Cyclobenzaprine 
(Trade Name: Flexeril^®)

September 2007 DEA/OD/ODE

Cyclobenzaprine is a central nervous system (CNS) muscle relaxant intended for short-term use in the treatment of pain, tenderness, and limitation of motion caused by muscle spasms. Although not controlled under the Controlled Substances Act (CSA), cyclobenzaprine may enhance the effects of other CNS depressants including alcohol, barbiturates, benzodiazepines and narcotics and anecdotal reports indicate it is used nonmedically to induce euphoria and relaxation.

Licit Uses:

Cyclobenzaprine HCl is approved for use in the United States as a muscle relaxant. It is marketed in brand name (Flexeril^®) and generic formulations in 5, 7.5, and 10 mg tablets intended for short-term (2 to 3 week) oral administration. Usual starting dose is 5 mg three times a day. The maximum recommended dose is 10 mg three times daily.

Cyclobenzaprine HCl is a white crystalline tricyclic amine salt that is freely soluble in water or alcohol.

Cyclobenzaprine has been shown to reduce or abolish skeletal muscle hyperactivity. It is thought to act within the CNS at brain stem rather than spinal chord levels, although the latter may contribute to some of its therapeutic effect on skeletal muscle relaxant activity. Pharmacological studies in animals have shown a similarity between the effects of the structurally-related tricyclic antidepressants and cyclobenzaprine. The most frequently encountered adverse effects of cyclobenzaprine include the anticholinergic effects of drowsiness, dry mouth and dizziness. Other CNS effects include blurred vision, confusion, anxiety, agitation, psychosis, abnormal thinking, and hallucinations. Cardiovascular effects include increased heart rate and palpitations. The likelihood of experiencing many of these effects is dose related. Nausea, headache and malaise may be experienced upon abrupt termination of prolonged use.

A number of indicators suggest that cyclobenzaprine is being intentionally misused or abused.

According to poison control data, Toxic Exposure Surveillance System (TESS), exposures for cyclobenzaprine are numerous and have resulted in serious medical outcomes and deaths. In 2004, there were over 7,743 cyclobenzaprine exposures reported to TESS with 61 percent classified as intentional use. There were 335 major outcomes (the patient exhibited signs or symptoms as a result of the exposure that were life-threatening or resulted in significant residual disability or disfigurement) and 33 deaths.

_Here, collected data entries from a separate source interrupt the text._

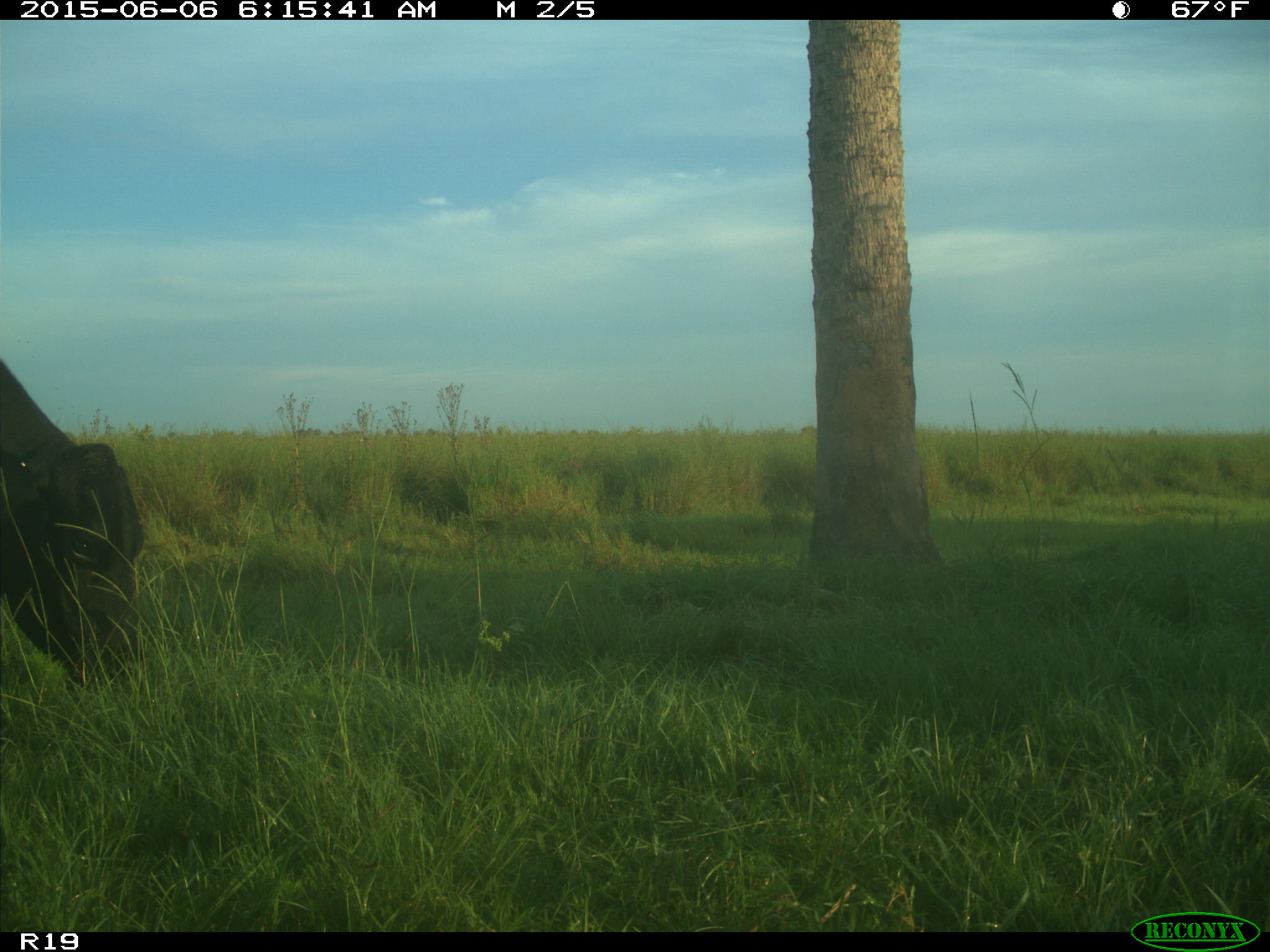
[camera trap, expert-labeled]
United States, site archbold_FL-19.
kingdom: Animalia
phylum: Chordata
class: Mammalia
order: Artiodactyla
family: Bovidae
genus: Bos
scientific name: Bos taurus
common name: domestic cow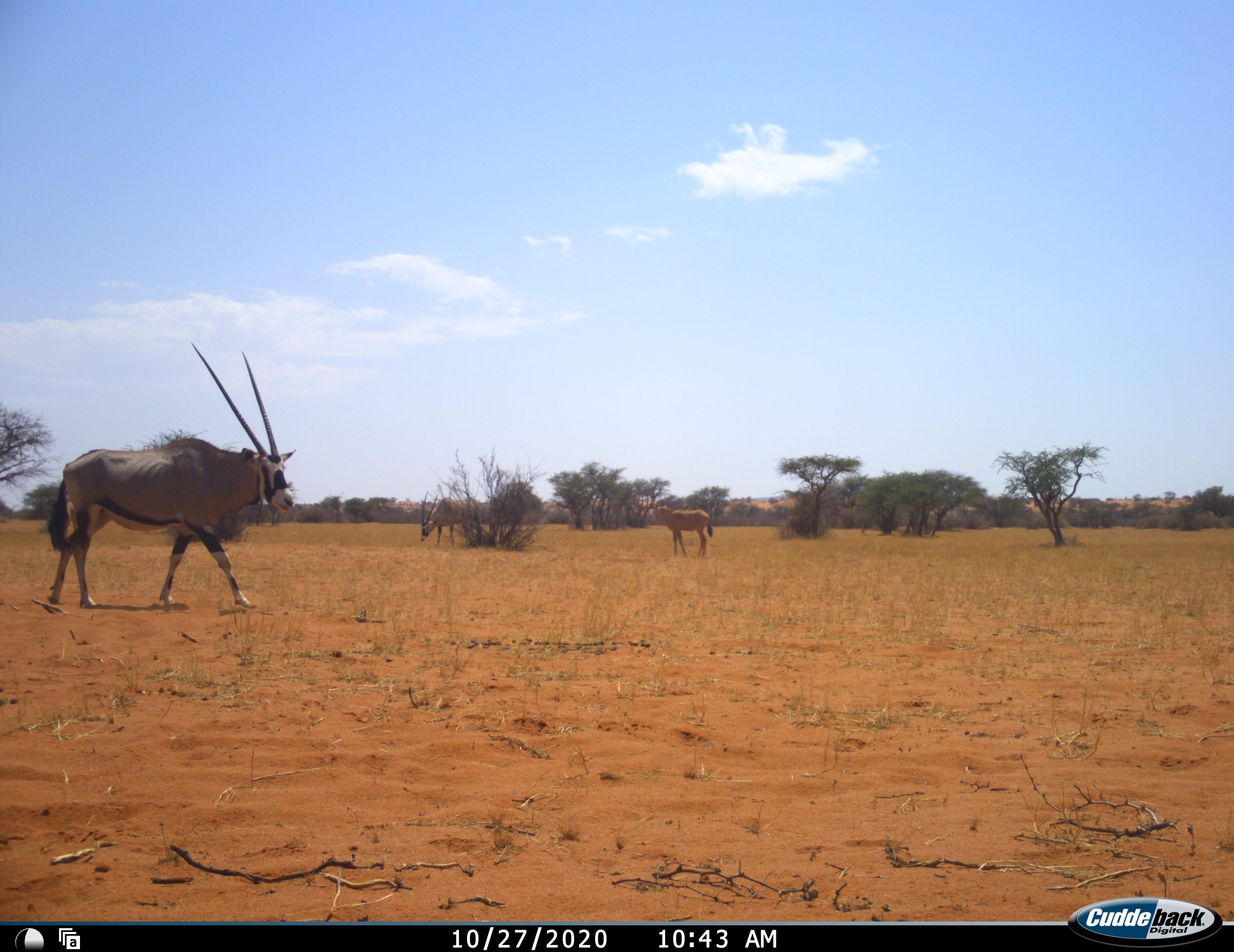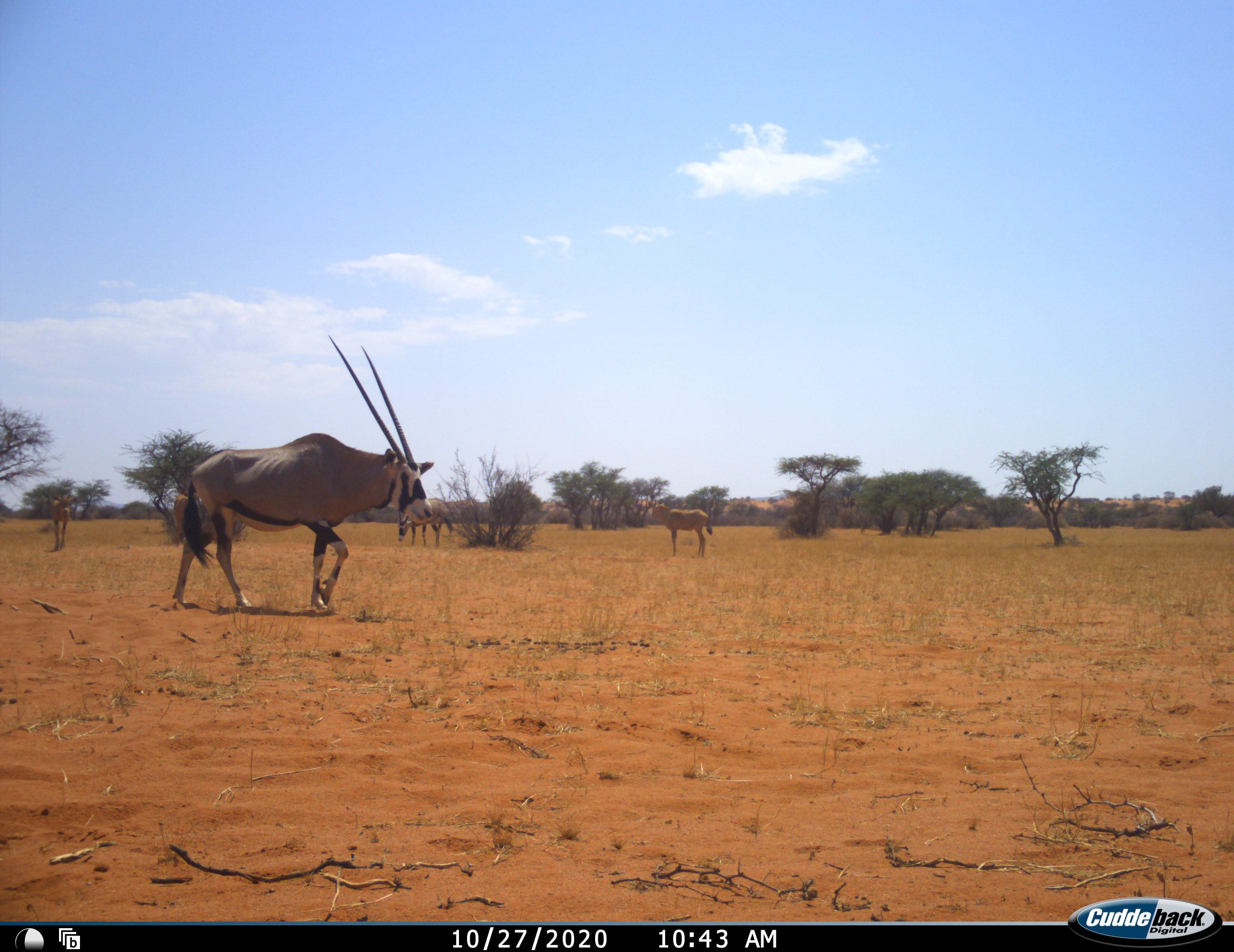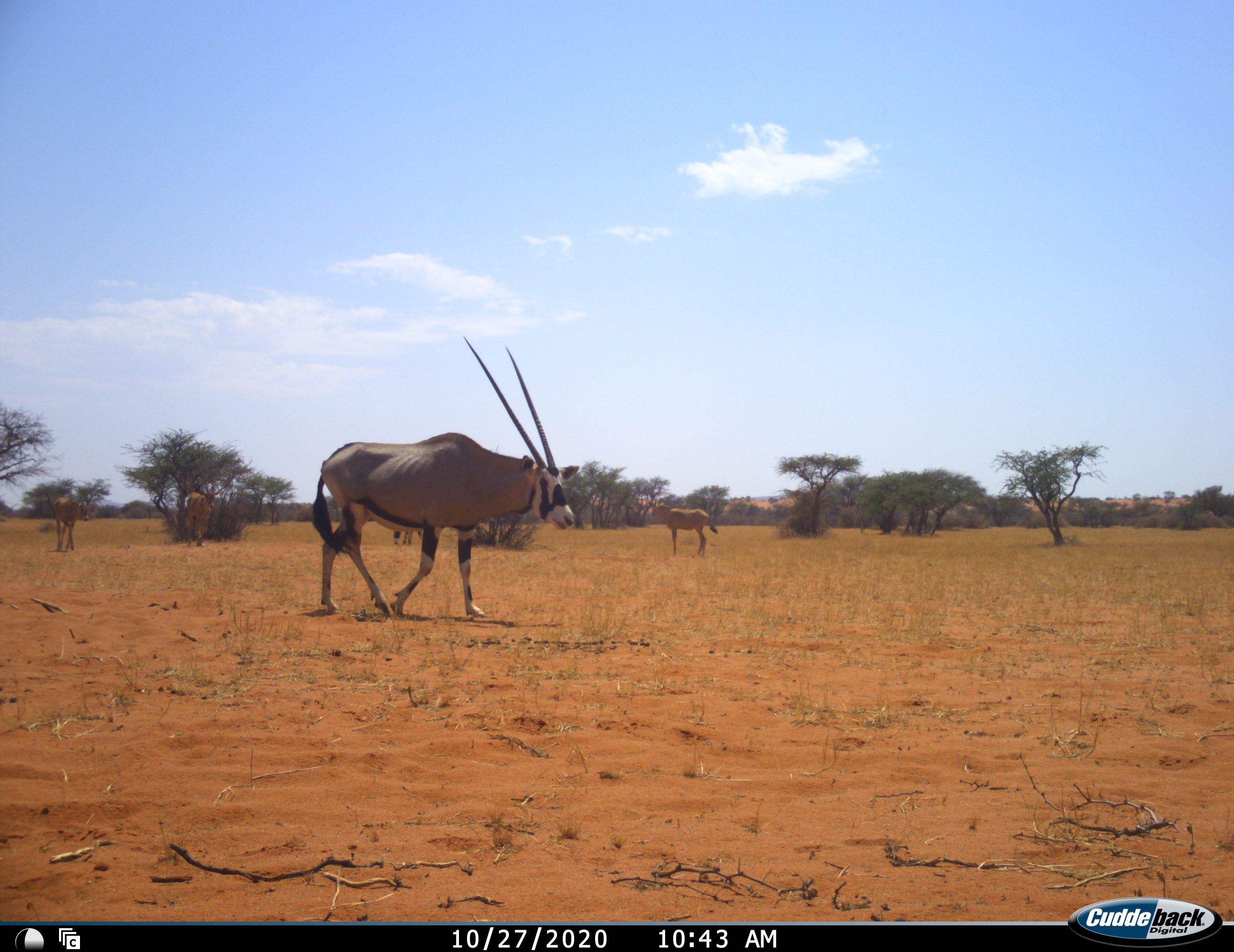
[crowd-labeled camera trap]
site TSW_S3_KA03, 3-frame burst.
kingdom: Animalia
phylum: Chordata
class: Mammalia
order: Artiodactyla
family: Bovidae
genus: Oryx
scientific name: Oryx gazella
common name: gemsbok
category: oryx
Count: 5.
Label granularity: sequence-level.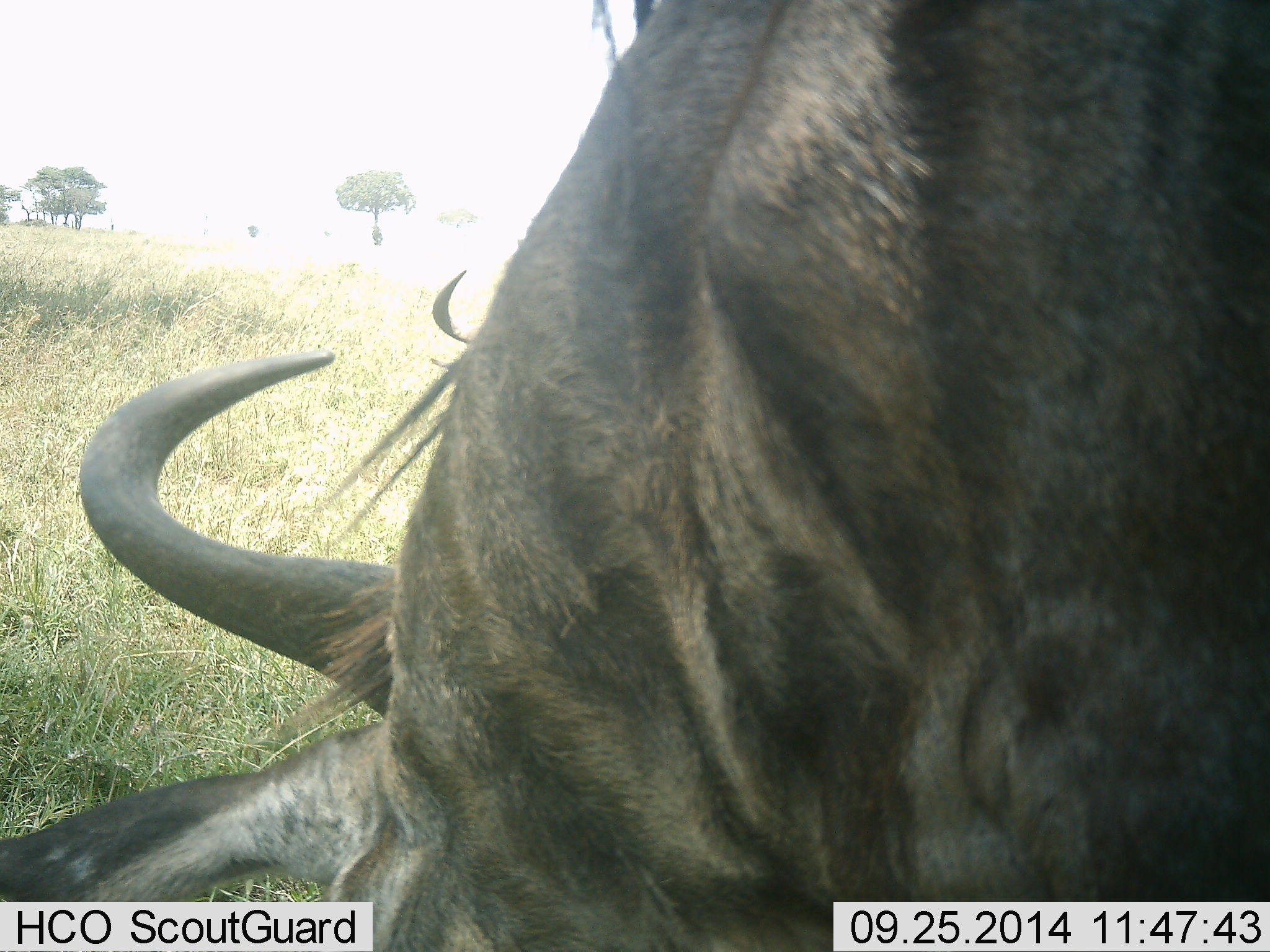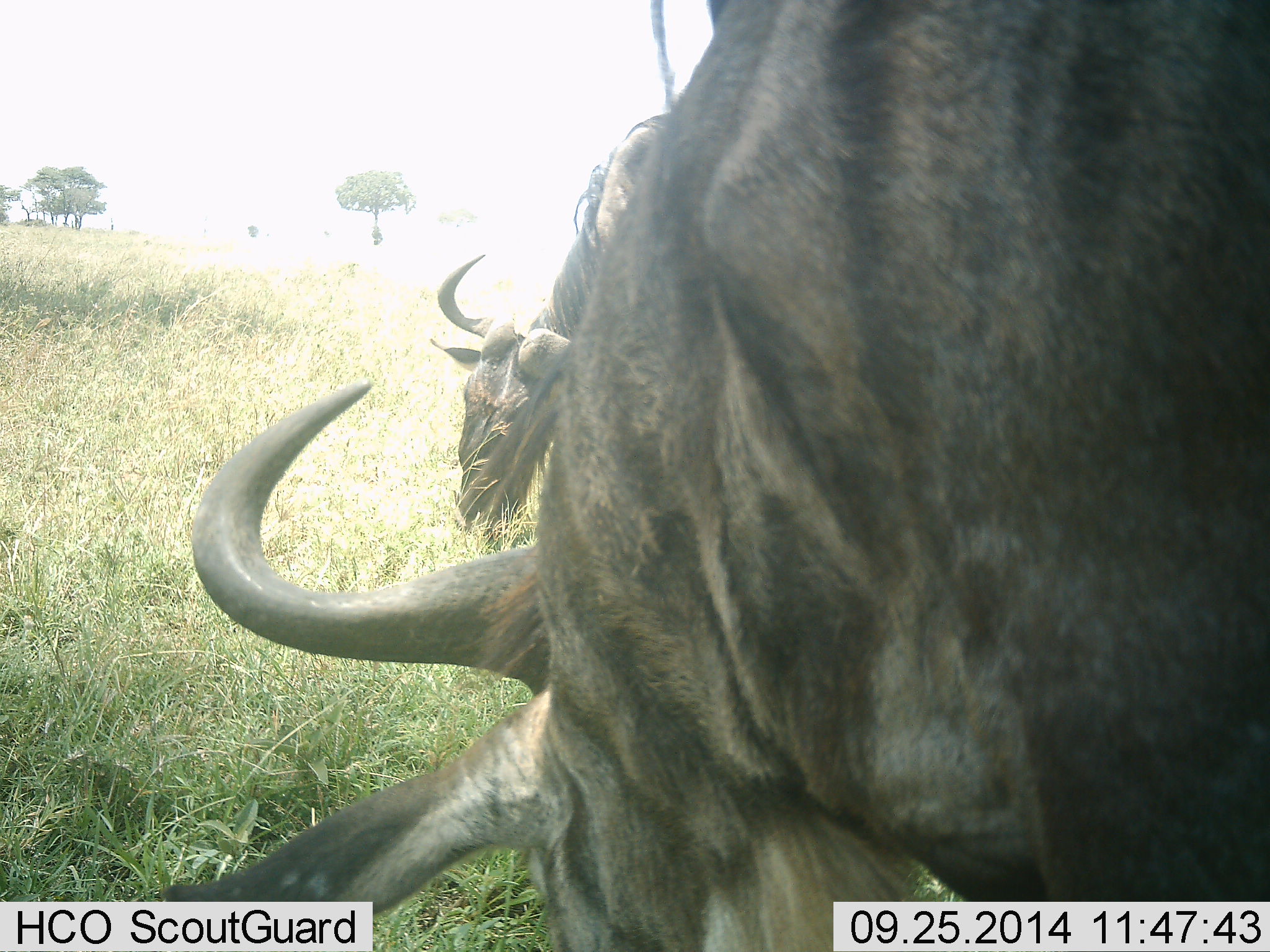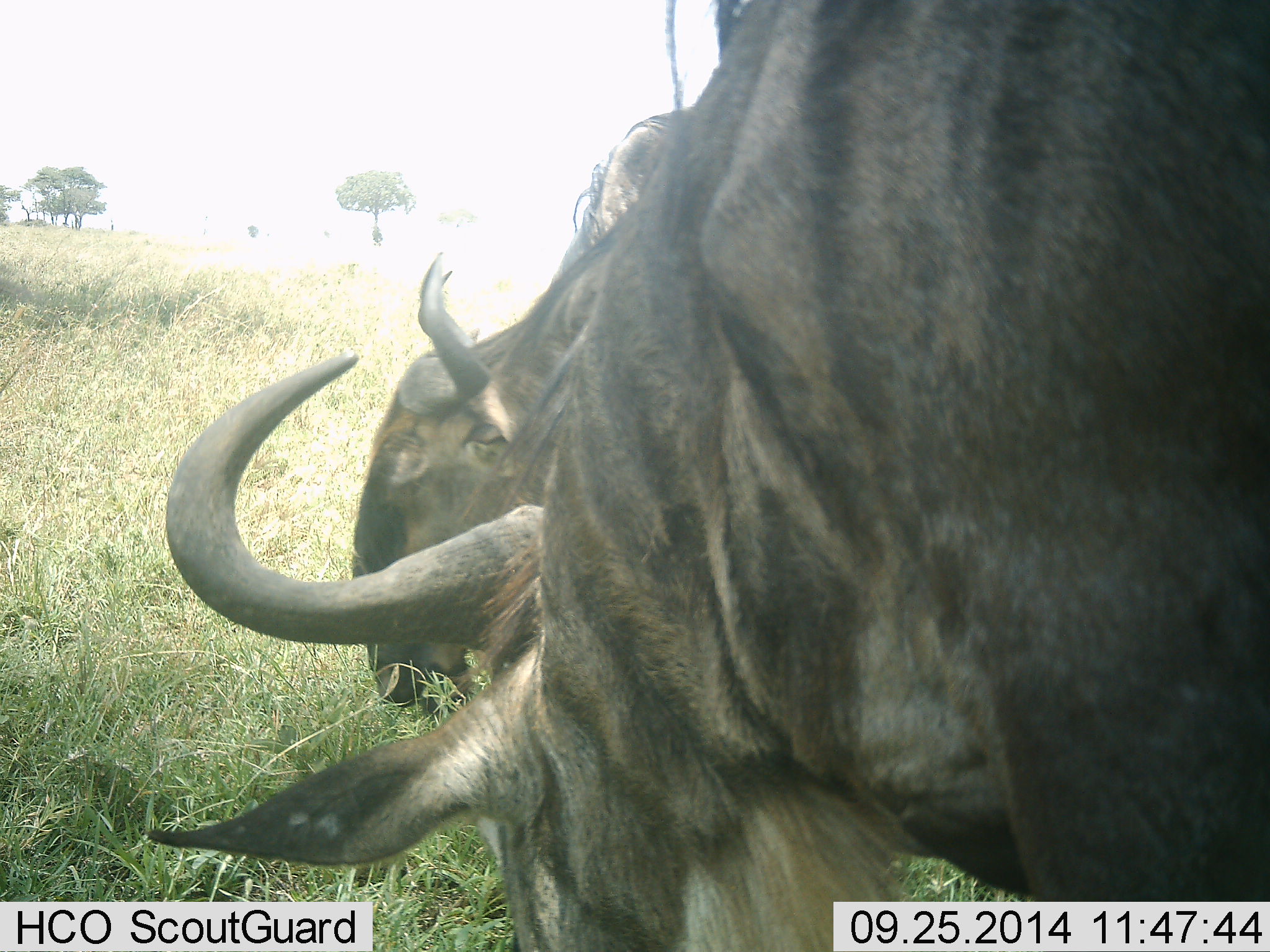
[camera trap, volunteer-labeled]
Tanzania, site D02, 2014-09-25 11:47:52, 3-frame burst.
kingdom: Animalia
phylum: Chordata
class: Mammalia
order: Artiodactyla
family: Bovidae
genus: Connochaetes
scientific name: Connochaetes taurinus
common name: blue wildebeest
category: wildebeest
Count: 2.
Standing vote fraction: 10%.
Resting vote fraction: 0%.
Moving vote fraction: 10%.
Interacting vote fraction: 0%.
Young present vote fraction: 0%.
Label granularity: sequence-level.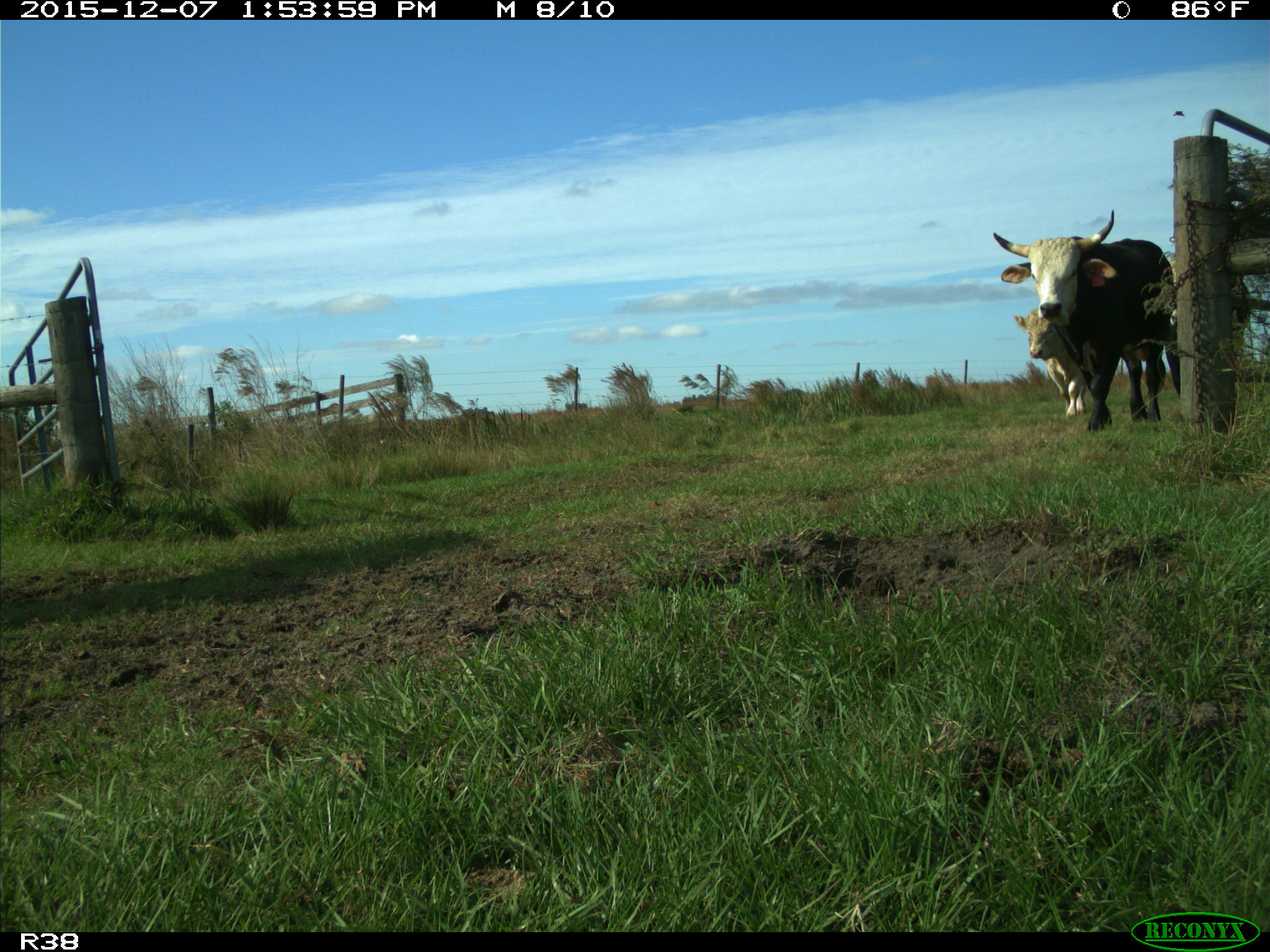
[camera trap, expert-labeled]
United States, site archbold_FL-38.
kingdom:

According to the National Forensic Laboratory Information System (NFLIS), state and local forensic laboratories analyzed 783 cyclobenzaprine drug items from 724 law enforcement cases in 2006. Massachusetts (84 items), Missouri (90 items), Texas (107 items) and Virginia (121 items) accounted for about a half of all cyclobenzaprine drug items analyzed by state and local laboratories in 2006.

Anecdotal reports found on the Internet suggest that individuals are taking cyclobenzaprine alone or in combination with other illicit drugs to produce or enhance psychoactive effects. Individuals have reported taking cyclobenzadrine both orally and intranasally at doses ranging from 10 mg to about 60 mg. Sedation, relaxation and increased heart rate were the most common effects reported. Euphoria was reported by a smaller number of individuals.

Cyclobenzaprine is not controlled under the CSA.